• Using the information:
1 – Answer these about the question on removing duplicates from a list of dicts:
(a) Apart from pprint, which module does the script import?
(b) What is the y value of the first object in lst?
(c) Besides the largest y value, what does the asker want to keep when removing objects that share an x value?
2 – In the question on removing duplicates from a list of dicts, why does the code call max with the key operator.itemgetter('y')?

[Selected extract — start]

Removing duplicates in lists of objects keeping the max and the order

Question

I have a list of dict and i want to remove all objects with an equal x value keeping the y max value and the list order. I made the following code:

#!/usr/bin/python3

from pprint import pprint
import operator

lst = [{'x': 207, 'y': 40}, {'x': 207, 'y': 45}, {'x': 254, 'y': 62}, {'x': 260, 'y': 26}, {'x': 351, 'y': 71}, {'x': 351, 'y': 5},  {'x': 351, 'y': 15},  {'x': 391, 'y': 24},  {'x': 391, 'y': 48}]

pprint(lst)
[{'x': 207, 'y': 40},
 {'x': 207, 'y': 45},
 {'x': 254, 'y': 62},
 {'x': 260, 'y': 26},
 {'x': 351, 'y': 71},
 {'x': 351, 'y': 5},
 {'x': 351, 'y': 15},
 {'x': 391, 'y': 24},
 {'x': 391, 'y': 48}]

copy = []
[
    copy.append(max(
        (point2 for point2 in lst if point["x"] == point2["x"]),
        key=operator.itemgetter('y'))
    )
    for point in lst
        if next(
            (cPoint for cPoint in copy if cPoint['x'] == point['x']),
            None) == None
]

pprint(copy)

[Selected extract — finish]
[Information supplied — start]

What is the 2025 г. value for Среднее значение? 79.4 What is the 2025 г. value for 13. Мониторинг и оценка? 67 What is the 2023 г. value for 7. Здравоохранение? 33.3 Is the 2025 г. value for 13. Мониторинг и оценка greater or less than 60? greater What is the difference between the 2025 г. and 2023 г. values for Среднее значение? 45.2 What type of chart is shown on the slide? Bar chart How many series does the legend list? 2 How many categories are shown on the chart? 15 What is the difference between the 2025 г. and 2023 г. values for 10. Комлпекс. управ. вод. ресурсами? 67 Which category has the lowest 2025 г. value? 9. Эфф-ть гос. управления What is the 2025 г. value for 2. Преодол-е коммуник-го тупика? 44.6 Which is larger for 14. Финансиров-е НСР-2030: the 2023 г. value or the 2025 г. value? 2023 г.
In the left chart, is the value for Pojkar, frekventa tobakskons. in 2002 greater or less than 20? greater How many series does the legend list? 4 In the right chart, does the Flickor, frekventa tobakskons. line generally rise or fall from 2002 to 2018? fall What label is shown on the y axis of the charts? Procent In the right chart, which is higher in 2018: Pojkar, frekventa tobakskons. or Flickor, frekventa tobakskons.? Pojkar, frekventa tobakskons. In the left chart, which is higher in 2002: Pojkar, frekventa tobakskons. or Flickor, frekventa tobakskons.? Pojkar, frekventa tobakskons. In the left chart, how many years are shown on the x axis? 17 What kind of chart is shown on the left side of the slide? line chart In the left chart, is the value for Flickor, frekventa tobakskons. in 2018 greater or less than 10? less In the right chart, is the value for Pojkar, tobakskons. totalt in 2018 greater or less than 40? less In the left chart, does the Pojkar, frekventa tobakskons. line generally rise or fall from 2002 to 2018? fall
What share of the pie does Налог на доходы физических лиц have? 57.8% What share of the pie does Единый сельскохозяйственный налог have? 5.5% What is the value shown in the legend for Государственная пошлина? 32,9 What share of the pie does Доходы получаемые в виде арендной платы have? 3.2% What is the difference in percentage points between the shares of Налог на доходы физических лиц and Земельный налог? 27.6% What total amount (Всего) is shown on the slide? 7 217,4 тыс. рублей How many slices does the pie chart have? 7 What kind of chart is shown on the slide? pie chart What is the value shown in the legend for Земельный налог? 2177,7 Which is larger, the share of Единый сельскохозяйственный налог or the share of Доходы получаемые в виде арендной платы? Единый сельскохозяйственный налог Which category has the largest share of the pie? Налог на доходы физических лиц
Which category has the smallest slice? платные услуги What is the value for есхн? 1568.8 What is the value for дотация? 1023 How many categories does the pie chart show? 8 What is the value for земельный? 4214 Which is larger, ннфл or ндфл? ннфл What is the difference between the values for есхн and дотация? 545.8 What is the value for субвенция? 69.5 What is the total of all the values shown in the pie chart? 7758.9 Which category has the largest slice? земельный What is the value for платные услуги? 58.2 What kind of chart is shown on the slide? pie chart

[Information supplied — finish]

• Answers for each item:
1 –
(a) operator
(b) 40
(c) The list order

2 – The asker wants to remove objects that share an x value and keep the one with the largest y value. Calling max with itemgetter('y') on the objects with a matching x picks that object.